------ EXCERPT

For a deep dive into trends and findings, see the District Trends & Demographics vignette.

Installation

Install from GitHub:

# install.packages("remotes")
remotes::install_github("almartin82/caschooldata")

Fetching Enrollment Data

Basic Usage

The main function is fetch_enr(), which downloads and processes enrollment data for a given school year:

library(caschooldata)
library(dplyr)

# Fetch 2024 enrollment data (2023-24 school year)
enr <- fetch_enr(2024)

head(enr)

The end_year parameter refers to the spring semester year. For example, end_year = 2024 fetches data for the 2023-24 school year.

Available Years

The package supports Census Day enrollment data from 2018-2025:

  • 2024-2025: Modern Census Day files with full demographic breakdowns
  • 2018-2023: Historical school-level files with race/ethnicity and gender data
# Fetch the most recent year
enr_2025 <- fetch_enr(2025)

# Fetch historical data
enr_2020 <- fetch_enr(2020)

# Fetch all years for trend analysis
enr_all <- fetch_enr_multi(2018:2025)

------------

PROBLEM STATEMENT: Reproduce the caschooldata enrollment excerpt above in full, word for word.

------ SUPPLIED INFORMATION

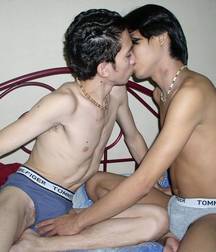 Tyron and Dave 5afcc364185ae.jpg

------------

RESULT BELOW:
For a deep dive into trends and findings, see the District Trends & Demographics vignette.

Installation

Install from GitHub:

# install.packages("remotes")
remotes::install_github("almartin82/caschooldata")

Fetching Enrollment Data

Basic Usage

The main function is fetch_enr(), which downloads and processes enrollment data for a given school year:

library(caschooldata)
library(dplyr)

# Fetch 2024 enrollment data (2023-24 school year)
enr <- fetch_enr(2024)

head(enr)

The end_year parameter refers to the spring semester year. For example, end_year = 2024 fetches data for the 2023-24 school year.

Available Years

The package supports Census Day enrollment data from 2018-2025:

  • 2024-2025: Modern Census Day files with full demographic breakdowns
  • 2018-2023: Historical school-level files with race/ethnicity and gender data
# Fetch the most recent year
enr_2025 <- fetch_enr(2025)

# Fetch historical data
enr_2020 <- fetch_enr(2020)

# Fetch all years for trend analysis
enr_all <- fetch_enr_multi(2018:2025)